I need to compute a frequency map of an input list. My attempt:
f :: (Eq a, Ord a) => (a -> a) -> Map.Map a Int -> Map.Map a Int
f x m = Map.alter id (Map.findWithDefault 0 x m + 1) m
freqs :: (Eq a, Ord a) => [a] -> Map.Map a Int
freqs xs = foldr f (Map.fromList []) xs
Needless to say, the above does not compile.
There seems to be at least one question for frequency counts, yet, in my case, there are requirements:
Map.alterfoldr
(Map.findWithDefault might come in handy, too.)Question: What am I missing here?
As your question doesn't state the thought process behind your current non-compiling solution attempt, I can't really tell where it went wrong or how to fix it, so instead I'll walk you along my own thought process in attempting to solve this problem with the given constraints.
Before I do that, some general observations, that might help inform your own further attempts:
Map.alter and foldr) in very convoluted or unusual ways. Often, you're in fact expected find out more about their exemplar prototypical usage (i.e., what they're considered to be "good for"), which often fits the task at hand so well that it'll be rather simple — at least in retrospect.Map.alter is for modifying a single entry of a Map, identified by its key — maybe adding or removing it, maybe just changing the associated value.foldr is for processing a Foldable in general or specifically a list. In imperative languages, you'd use a loop and an accumulator variable (or accumulator data structure) in mostly the same situations.In this answer, I'll assume that the Map module is imported as suggested in its documentation:
import Data.Map (Map)
import qualified Data.Map as Map
So the task seems to be counting number of occurrences for all distinct elements of a list, using Map.alter and foldr, returning the result as a Map from elements to number or occurrences.
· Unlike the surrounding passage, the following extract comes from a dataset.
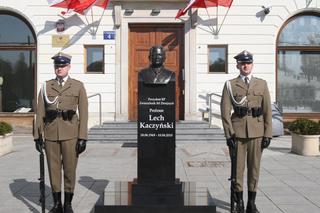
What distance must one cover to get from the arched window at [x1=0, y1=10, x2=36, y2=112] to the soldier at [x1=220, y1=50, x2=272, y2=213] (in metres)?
10.5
Idea: Let's start with an empty map, and look at the elements of the list one by one, generating updated maps accounting for the elements seen so far.
Can we use Map.alter for getting from one of these maps to the subsequent one? Let's look at its signature:
alter :: Ord k => (Maybe a -> Maybe a) -> k -> Map k a -> Map k a
So if we pass a function from Maybe a to Maybe a and a key, we'll get a function that "changes" a map (takes one such map as an argument and returns a map of the same type). The documentation doesn't spell out what the Maybe a argument will be passed to that function we pass as first argument to Map.Alter, but it seems quite plausible that it's Just the previous value at the key in question if present, and Nothing otherwise. The role of the return value is clear from the examples given in the documentation: Nothing "deletes" the entry (i.e., omits it from the resulting Map), Just x "modifies" the value of the entry at the given key to x if already present or "inserts" the key-value par with the given key and value x if it wasn't already in the passed Map.
So we need a function we can plug as first argument into Map.alter. That function will receive Just the previous count for the element at question or Nothing if it didn't occur yet and will have to return Just the new count considering one more occurrence of the element, i.e., increase it by one. We can easily write that function:
inc :: Maybe Int -> Maybe Int
inc Nothing = Just 1
inc (Just n) = Just $ n + 1
We have to use foldr. Probably it's to handle all elements from the input list. Let's look at its signature:
foldr :: Foldable t => (a -> b -> b) -> b -> t a -> b
We know we are dealing with not just any Foldable, but specifically with a list, so for our case, this becomes
foldr @[] :: (a -> b -> b) -> b -> [a] -> b
(In GHCi, you can query this with :t foldr @[].)
We can use our input list as the third argument (of type [a]). Type b is the type of both, the end result and of the intermediate results (which one might consider accumulators). From our idea stated above, we can conclude that Map a Int fits nicely as b. The second argument of foldr is the "start value" of the "accumulator". According to said idea, it must be Map.empty.
So what's still missing is the first argument, a function from a (type of the elements of the list) and b (the Map a Int representing the counts so far) to b (another Map a Int, representing the counts updated with the occurrence of that element). I'll call that function considerOccurence, because it gives us a map of updated tallies considering one more occurrence of a specific element. It's type must be Ord a => a -> Map a Int -> Map a Int. With Map.alter and our inc from above, we can easily implement it:
considerOccurence :: Ord a => a -> Map a Int -> Map a Int
considerOccurence x previousCounts = Map.alter inc x previousCounts
or in point-free notation:
considerOccurence :: Ord a => a -> Map a Int -> Map a Int
considerOccurence = Map.alter inc
Now we can plug considerOccurence into foldr to get the function we want for the overall task:
freqs :: Ord a => [a] -> Map a Int
freqs xs = foldr considerOccurence Map.empty xs
or in point-free notation
freqs :: Ord a => [a] -> Map a Int
freqs = foldr considerOccurence Map.empty
In case you want it all in a single top-level function:
freqs :: Ord a => [a] -> Map a Int
freqs = foldr considerOccurence Map.empty
where
considerOccurence = Map.alter inc
inc Nothing = Just 1
inc (Just n) = Just $ n + 1
Let's test it:
>>> freqs "Missisippi"
fromList [('M',1),('i',4),('p',2),('s',3)]